Opinion
October 1, 1990
Appeal from the Supreme Court, Richmond County (Felig, J.).
Ordered that the appeal from the decision is dismissed, as no appeal lies from a decision; and it is further,
Ordered that the resettled judgment dated October 27, 1988, is affirmed; and it is further,
Ordered that the defendant is awarded one bill of costs.

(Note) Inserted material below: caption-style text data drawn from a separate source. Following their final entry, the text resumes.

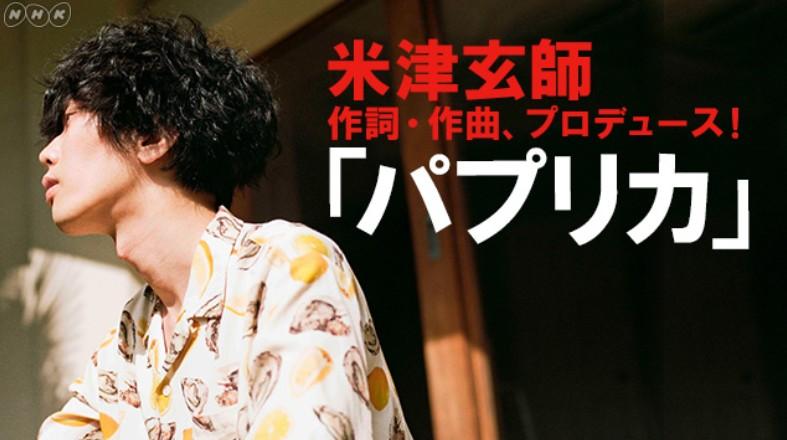 米津玄師・パプリカ・CD・発売日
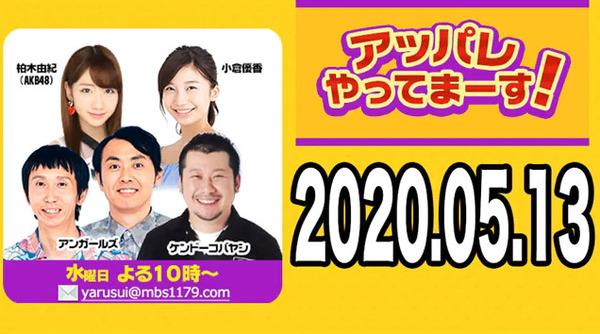 bandicam 2020-05-14 00-19-54-579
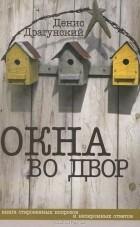Денис Драгунский — Окна во двор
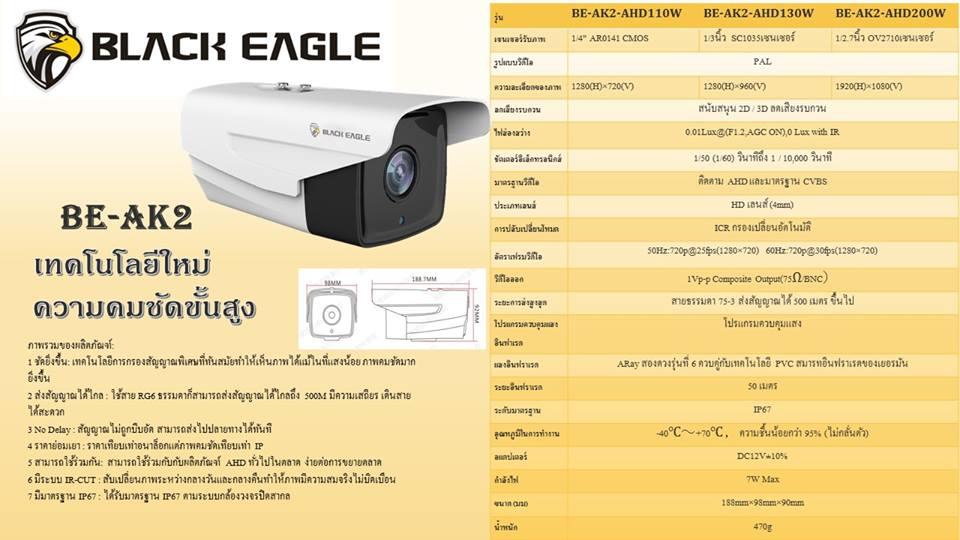 AHD BE-AK2 2 Megapixel IR 50 เมตร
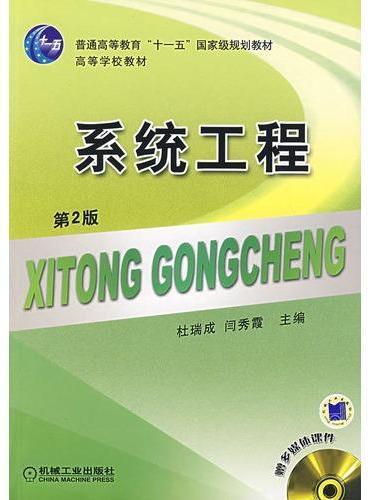 """系统工程 (第2版)(普通高等教育""""十一五""""国家级规划教材)"""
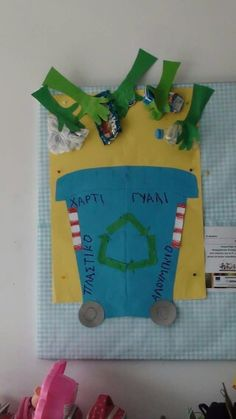 Stem Projects, Projects To Try, Earth Day, Preschool Crafts, Crafts To Make, Kindergarten, Recycling, Education, How To Make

The evidence in the record establishes conclusively that the plaintiff husband stipulated to transfer title of the marital residence to the defendant wife. The original judgment of divorce dated August 9, 1972, as well as a resettled judgment of divorce dated November 9, 1972, failed to include any provision respecting the transfer of title to the house. Contrary to the arguments made by the plaintiff husband on appeal, the Supreme Court has the inherent power to correct a judgment so as to conform it to the provisions of the underlying stipulation (see, Pizzutto v. Pizzutto, 162 A.D.2d 443; Hanlon v. Thonsen, 146 A.D.2d 743; see also, Corn Exch. Bank v. Blye, 119 N.Y. 414; Ladd v Stevenson, 112 N.Y. 325, 332; Leonard v. Columbia Steam Nav. Co., 84 N.Y. 48, 55-56; Nicholas v Consolidated Edison Co., 100 A.D.2d 957; Stormville Mountain Homes v. Zurhorst, 35 A.D.2d 562; 5 Weinstein-Korn-Miller, N.Y. Civ Prac ¶ 5015.12; 9 Carmody-Wait 2d, N.Y. Prac, Judgments, § 63:175). The court properly exercised this power in this case. We have examined the appellant's other contention and find it to be without merit. Bracken, J.P., Brown, Kunzeman and Sullivan, JJ., concur.